An Evaluation of Sampling Methods for White-winged Dove Surveys in Urban Areas

Texas Parks and Wildlife Department (TPWD) has used auditory call counts annually since 1949 to monitor white-winged dove (Zenaida asiatica) populations in the Lower Rio Grande Valley of Texas. Recently, white-winged doves have been expanding their distribution, and now the largest populations occur in urban areas north of their historic south Texas range. It has become necessary to develop an urban survey method to better monitor these populations. We compared two call count sampling methods for surveying white-winged doves in urban environments (i.e., transects vs. grid-points in Austin during 1999-2002 and San Antonio during 2001-2002). We also determined the percent annual population change we were able to detect for each year with the current sample size using the grid-point survey method.

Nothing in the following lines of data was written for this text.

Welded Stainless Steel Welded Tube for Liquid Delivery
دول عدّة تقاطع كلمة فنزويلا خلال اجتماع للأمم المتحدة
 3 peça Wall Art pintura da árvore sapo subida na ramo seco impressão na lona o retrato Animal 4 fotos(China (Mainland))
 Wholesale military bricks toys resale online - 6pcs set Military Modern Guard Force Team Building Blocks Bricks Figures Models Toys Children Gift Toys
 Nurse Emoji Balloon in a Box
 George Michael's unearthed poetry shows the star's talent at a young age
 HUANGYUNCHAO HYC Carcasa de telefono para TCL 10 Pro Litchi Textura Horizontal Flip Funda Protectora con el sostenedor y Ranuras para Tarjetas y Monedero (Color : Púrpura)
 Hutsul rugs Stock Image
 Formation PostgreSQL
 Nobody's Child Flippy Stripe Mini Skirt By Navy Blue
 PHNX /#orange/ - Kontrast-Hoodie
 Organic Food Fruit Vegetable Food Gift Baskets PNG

Estimates of white-winged dove breeding density were higher using the transect method compared to the grid method each year. Power analysis indicated that with current sample sizes in each city, we were able to detect between a 20% and 30% annual change in mean population density in both Austin and San Antonio. We conclude the grid method can be more effective at reflecting the spatial distribution of white-winged doves in urban areas than the original transect approach. The grid method should be improved to reduce variance if it is to be used in the future. Accuracy of survey methods were not evaluated here. To obtain more reliable estimates of density, other methods such as distance sampling should be evaluated.